TECHNOLOGY FEATURES & SPECIFICATIONS

Outputs:

  • Climate risk analysis results for any asset or portfolio of assets.
  • API or dashboard for users to access the physical climate risk model.

Technical features:

  • Multi-hazard climate risk analytics (coastal and riverine floods, hurricanes, heat, tornadoes and more).
  • Global coverage at high-resolution.
  • Projections for current and future climate scenarios.
  • Compliant with data-standards used by the insurance sector.
  • Based on millions of stochastics event simulations, which enables proper calculation of correlated portfolio losses, full probabilistic analysis, or extraction of specific simulations for stress-testing.
  • Output in quantified and actionable metrics: expected losses for all recurrence levels, average annual loss, projected downtime, portfolio risk correlation, increased climate-induced risks and more.
  • Underpinned by validated methods, high-resolution datasets, efficient computation, and leading scientific research.
  • Proper uncertainty quantification and auditable results.

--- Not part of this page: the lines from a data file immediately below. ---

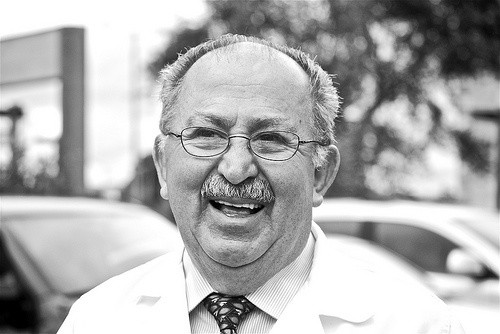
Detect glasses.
[165,126,322,162]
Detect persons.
[54,35,452,334]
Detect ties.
[201,291,257,334]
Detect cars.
[307,199,500,314]
[1,195,185,334]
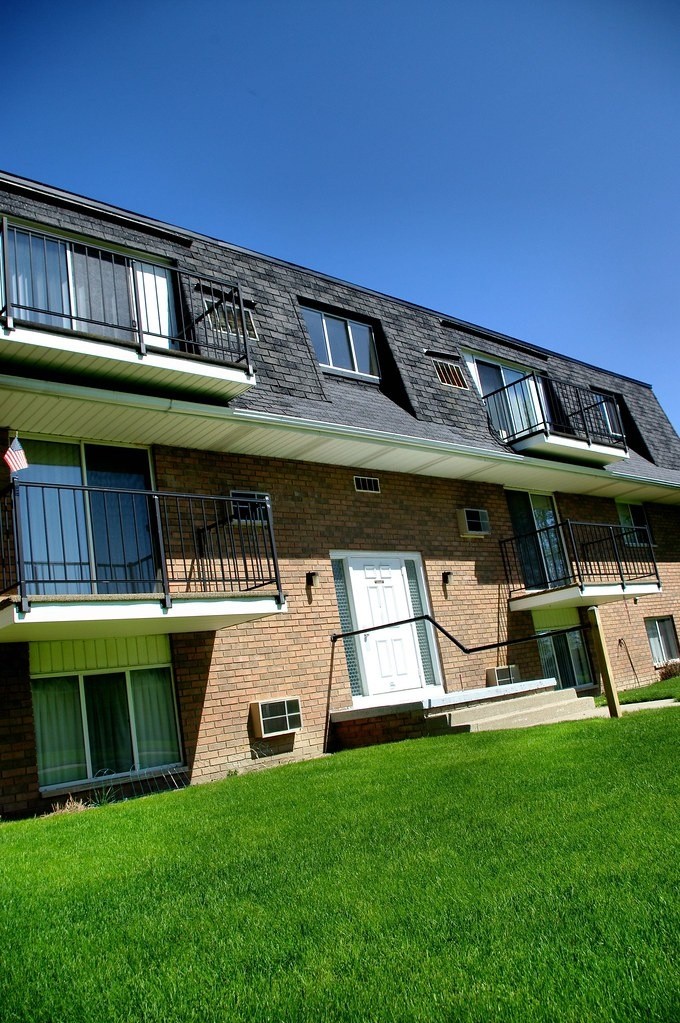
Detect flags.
[2,438,29,474]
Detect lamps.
[306,571,319,587]
[440,572,453,584]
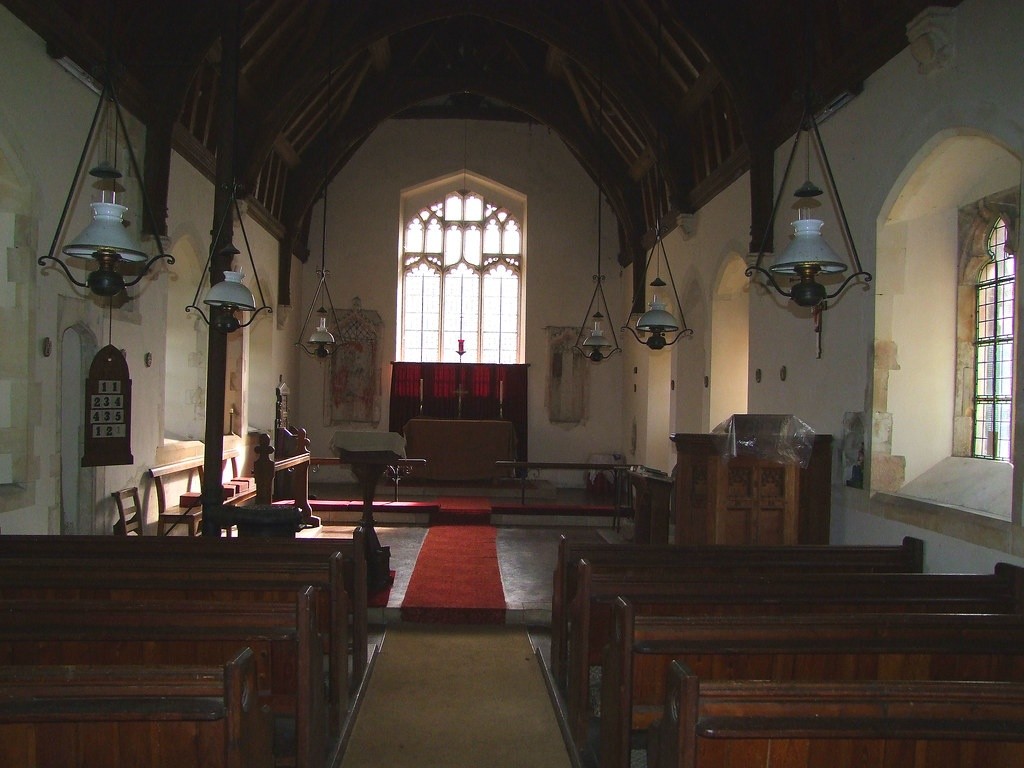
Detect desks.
[402,416,519,477]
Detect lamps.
[619,162,694,350]
[293,0,349,361]
[573,80,622,365]
[184,6,273,334]
[743,3,874,309]
[39,0,175,297]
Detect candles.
[420,378,424,403]
[500,381,503,404]
[458,339,465,352]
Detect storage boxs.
[180,476,256,509]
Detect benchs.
[311,458,426,502]
[0,534,370,768]
[497,462,633,508]
[149,450,258,537]
[552,535,1023,768]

Ideal collaboration partners include consulting firms, ESG SaaS enterprises, auditing firms, financial data aggregators and insurance firms.

POTENTIAL APPLICATIONS

The product can be used for three main areas of application:

  1. Structuring risk financing products: can be used to develop new insurance products, insurance products in new geographies, set triggers for parametric insurance and develop other risk transfer products.
  2. Physical climate risk disclosures: support quantification and disclosure of climate risk, meet increasing regulatory requirements, promote ESG strategy, increase investor confidence in demonstrated climate-resilient entities, etc.
  3. Climate risk management: support climate-informed investments, strategies for protecting at-risk assets, acquisitions of new assets, develop climate-resilient loans, test and improve supply-chain resilience, screening for physical or nature-based protection potential, and much more.

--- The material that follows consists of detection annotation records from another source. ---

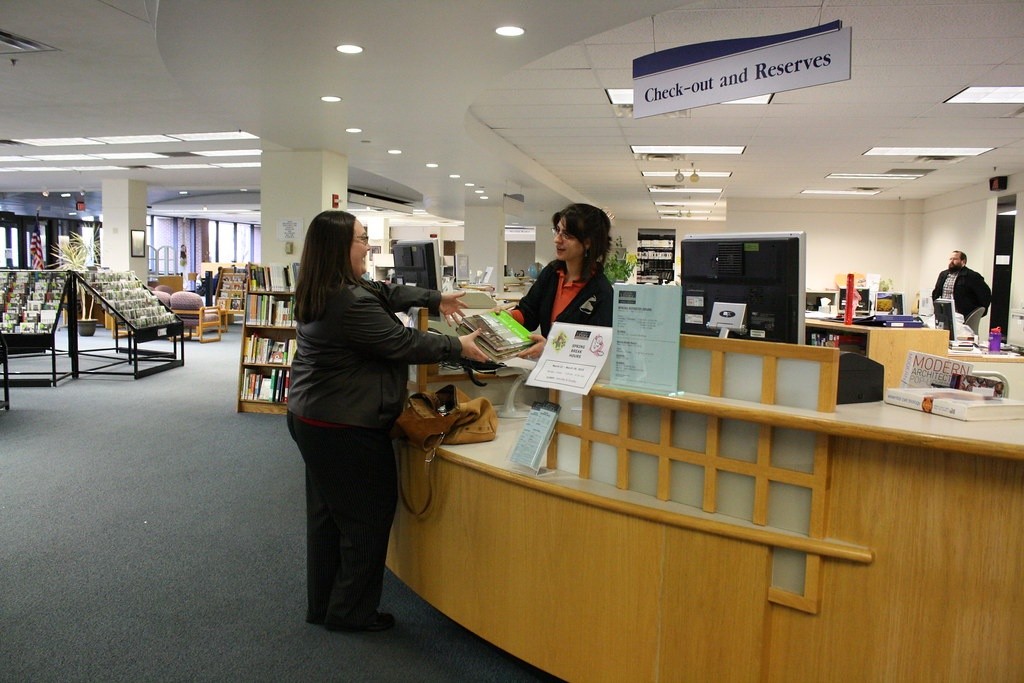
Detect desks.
[805,291,837,310]
[805,317,949,396]
[949,352,1023,403]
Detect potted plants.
[45,223,103,337]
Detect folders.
[852,314,913,323]
[857,321,923,328]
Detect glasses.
[550,227,576,240]
[352,233,369,246]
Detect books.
[0,272,67,334]
[82,271,175,328]
[217,276,243,310]
[886,387,1024,421]
[241,262,300,402]
[456,310,535,363]
[949,340,973,350]
[637,240,673,283]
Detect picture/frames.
[131,229,146,258]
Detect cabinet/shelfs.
[237,263,299,414]
[214,267,247,332]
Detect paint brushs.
[931,383,950,388]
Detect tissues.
[818,297,837,314]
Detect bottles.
[988,326,1001,352]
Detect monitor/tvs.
[393,238,443,293]
[888,292,903,315]
[839,287,869,318]
[806,291,837,312]
[680,231,806,346]
[934,298,956,340]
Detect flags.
[31,214,44,270]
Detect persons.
[495,204,614,358]
[214,267,223,278]
[286,210,489,634]
[931,251,991,322]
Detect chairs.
[148,286,221,343]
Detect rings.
[528,355,529,358]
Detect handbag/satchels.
[392,384,498,516]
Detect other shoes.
[306,613,398,632]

Market Trends & Opportunities

It is estimated that the global market for the use of this technology is approximately US$2.5 billion and growing, including customers in the Insurance, Investment & Risk Management, and Financial Disclosure industries. A recent acquisition of RMS – the leading global provider of climate and natural hazard risk modelling and analytics – by Moody’s Corporation for approximately US$2 billion is a clear signal of the growing interest and need for such services in the market.

Unique Value Proposition

The technology offers high quality and high-resolution climate risk information for the entire world, quantified in financial and operational metrics. A key value proposition is the ability to compute proper portfolio risk across the globe. This is possible due to the unique computational architecture: generating millions of stochastic extreme events, each of which propagates to complex hazard intensity footprints, which propagate further to impacts on physical exposures. These simulations can capture impacts to multiple assets by the same events, as well as risk correlation and clustering across portfolios. Tests have shown that alternative methods overestimate portfolio risks by up to 400%. Other solutions which utilize event sets also have limited geographic coverage (eg: USA).

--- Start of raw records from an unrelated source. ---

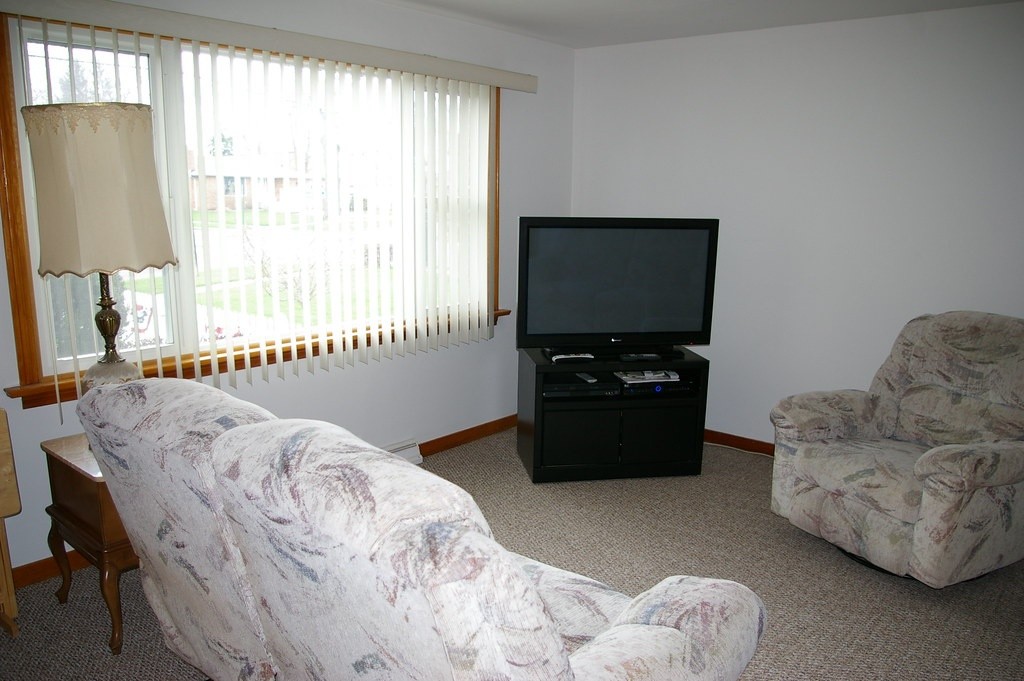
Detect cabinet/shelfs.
[517,344,711,484]
[41,429,139,656]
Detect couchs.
[770,310,1024,591]
[74,378,769,681]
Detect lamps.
[19,102,178,451]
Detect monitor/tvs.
[516,217,720,363]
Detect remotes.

This product also considers the impact of climate change. No other known product provides the comprehensive coverage which includes risk from future climate change scenarios.

The technology is underpinned by machine-learning enhanced datasets. The digital-elevation model (DEM) used is high-resolution (30x30m) and is the lowest average and standard error among known global DEMs.

The risk outputs from the models are precisely attributable. Unlike black-box models in the market, this product can pin-point the specific sources of risk and uncertainties. For instance, it can determine whether a building's flood risk stems mainly from flood intensity or the building's inherent vulnerability. The sources of uncertainty can be queried and areas where data-refinement can reduce the uncertainty can be identified. This is useful for purposes of auditing results, or for better targeting strategies for risk reduction.